Mal aimée, cette espèce majestueuse a aussi été décimée par des anti-inflammatoires utilisés dans l'élevage.
D'une envergure de 2 mètres pour un poids pouvant atteindre 7,5 kg, le Gyps bengalensis, jadis très commun dans les cieux du sous-continent indien, a vu sa population s'effondrer de plus de 99% depuis les années 90, selon la branche locale du Fonds mondial pour la nature (WWF).
Depuis 2005, le WWF gère avec le soutien financier d'autres organisations un centre pour tenter de secourir ces vautours, à une centaine de kilomètres de la capitale culturelle Lahore (est).
Plumage blanc et gris cendré, bec puissant emmanché d'un long cou rose, les oiseaux font le guet depuis leurs perchoirs de bois dans l'enceinte grillagée, haute d'une dizaine de mètres.
Ils sont enfermés mais, au moins, en sécurité. L'objectif de ce centre est de maintenir l'espèce en vie en attendant que les conditions à l'extérieur permettent de relâcher ces oiseaux, ce qui n'est pas le cas actuellement.
"Dans le temps, il y avait beaucoup de vautours au Pakistan", explique la coordinatrice du projet, Warda Javed.
"Mais du fait de différentes menaces, en premier lieu un médicament anti-inflammatoire non stéroïdien, le diclofénac, dont l'ingestion provoque une soudaine insuffisance rénale chez les vautours, il y a eu un rapide déclin de la population", note-t-elle.
Le diclofénac est utilisé comme antalgique par les éleveurs et fait indirectement des ravages parmi les vautours qui consomment les carcasses d'animaux.
Le WWF mène parallèlement une campagne auprès des autorités, des vétérinaires et des groupes pharmaceutiques pour pousser au remplacement de ce médicament dans l'élevage par un autre, le méloxicam, sans danger pour les oiseaux.
Le diclofénac a été interdit dès 2006 en Inde, où la population de vautours s'est également effondrée, passant de millions d'individus à quelques milliers en un peu plus d'une décennie.
Quatre bébés vautours sont nés ces deux dernières années dans le centre.

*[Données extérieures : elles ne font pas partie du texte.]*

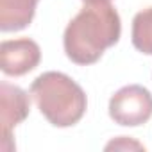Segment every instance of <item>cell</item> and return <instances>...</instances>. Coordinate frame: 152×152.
<instances>
[{
  "mask_svg": "<svg viewBox=\"0 0 152 152\" xmlns=\"http://www.w3.org/2000/svg\"><path fill=\"white\" fill-rule=\"evenodd\" d=\"M84 4H97V2H111V0H83Z\"/></svg>",
  "mask_w": 152,
  "mask_h": 152,
  "instance_id": "9",
  "label": "cell"
},
{
  "mask_svg": "<svg viewBox=\"0 0 152 152\" xmlns=\"http://www.w3.org/2000/svg\"><path fill=\"white\" fill-rule=\"evenodd\" d=\"M39 45L31 38L6 39L0 43V68L6 75L22 77L39 64Z\"/></svg>",
  "mask_w": 152,
  "mask_h": 152,
  "instance_id": "5",
  "label": "cell"
},
{
  "mask_svg": "<svg viewBox=\"0 0 152 152\" xmlns=\"http://www.w3.org/2000/svg\"><path fill=\"white\" fill-rule=\"evenodd\" d=\"M131 150V148H136V150H145V147L141 143H138L136 140H131L129 136H118L116 140L109 141L106 145V150Z\"/></svg>",
  "mask_w": 152,
  "mask_h": 152,
  "instance_id": "8",
  "label": "cell"
},
{
  "mask_svg": "<svg viewBox=\"0 0 152 152\" xmlns=\"http://www.w3.org/2000/svg\"><path fill=\"white\" fill-rule=\"evenodd\" d=\"M31 95L54 127H72L86 113L84 90L63 72H45L32 81Z\"/></svg>",
  "mask_w": 152,
  "mask_h": 152,
  "instance_id": "2",
  "label": "cell"
},
{
  "mask_svg": "<svg viewBox=\"0 0 152 152\" xmlns=\"http://www.w3.org/2000/svg\"><path fill=\"white\" fill-rule=\"evenodd\" d=\"M31 111L29 95L9 83H0V124H2V150H15V143L11 141V131L22 124Z\"/></svg>",
  "mask_w": 152,
  "mask_h": 152,
  "instance_id": "4",
  "label": "cell"
},
{
  "mask_svg": "<svg viewBox=\"0 0 152 152\" xmlns=\"http://www.w3.org/2000/svg\"><path fill=\"white\" fill-rule=\"evenodd\" d=\"M39 0H0V31L16 32L25 29L34 15Z\"/></svg>",
  "mask_w": 152,
  "mask_h": 152,
  "instance_id": "6",
  "label": "cell"
},
{
  "mask_svg": "<svg viewBox=\"0 0 152 152\" xmlns=\"http://www.w3.org/2000/svg\"><path fill=\"white\" fill-rule=\"evenodd\" d=\"M109 116L124 127H138L152 116V93L140 84L120 88L109 99Z\"/></svg>",
  "mask_w": 152,
  "mask_h": 152,
  "instance_id": "3",
  "label": "cell"
},
{
  "mask_svg": "<svg viewBox=\"0 0 152 152\" xmlns=\"http://www.w3.org/2000/svg\"><path fill=\"white\" fill-rule=\"evenodd\" d=\"M131 39L136 50L152 56V6L138 11L132 18Z\"/></svg>",
  "mask_w": 152,
  "mask_h": 152,
  "instance_id": "7",
  "label": "cell"
},
{
  "mask_svg": "<svg viewBox=\"0 0 152 152\" xmlns=\"http://www.w3.org/2000/svg\"><path fill=\"white\" fill-rule=\"evenodd\" d=\"M120 34V15L109 2L84 4L64 29V54L75 64H93L102 57L106 48L118 43Z\"/></svg>",
  "mask_w": 152,
  "mask_h": 152,
  "instance_id": "1",
  "label": "cell"
}]
</instances>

Ils sont aujourd'hui âgés de 8 et 18 mois.
"Le processus pour parvenir à ce succès en matière de reproduction a été très long. Donc pour le moment, jusqu'en 2020, nous ne prévoyons pas de les relâcher tant que nous ne disposons pas d'un environnement sous contrôle à l'extérieur du centre", souligne Mme Javed.
"Outre le diclofénac, d'autres menaces ont été identifiées", explique-t-elle en allusion à d'autres médicaments également utilisés dans l'élevage, l'acéclofénac, le kétoprofène et la fluxinine.
Funérailles célestes
Les vautours jouent un rôle essentiel dans l'écosystème en consommant les animaux morts, évitant leur décomposition dans la nature.
Le Pakistan compte huit espèces de vautours dont deux, le vautour à dos blanc et le vautour indien, sont en danger critique d'extinction, selon la classification de l'Union internationale pour la conservation de la nature (UICN).
Les vautours à dos blanc consommaient jadis des dépouilles humaines au Pakistan et dans d'autres pays de la région, dans le cadre des "funérailles célestes" de la communauté zoroastrienne (appelée parsis au Pakistan). Les corps étaient placés sur des "Tours du silence" pour y être dévorés par les charognards.
Ces rites ne sont plus guère pratiqués dans la région, notamment en raison de la disparition des vautours. Au Pakistan, la communauté parsie elle-même, basée essentiellement à Karachi (sud), est en plein déclin.
Mais les augustes rapaces souffrent aussi d'un problème d'image auprès du grand public, que le WWF cherche à corriger.
"Nous essayons de communiquer au grand public que les mythes généralement associés à ces espèces ne reposent pas sur des faits et relèvent du folklore", explique Fatima Arif, de WWF-Pakistan.
"Dans notre société, les vautours sont toujours associés à des choses négatives. Pourtant, ce sont des oiseaux très timides et des parents très attentifs", dit-elle.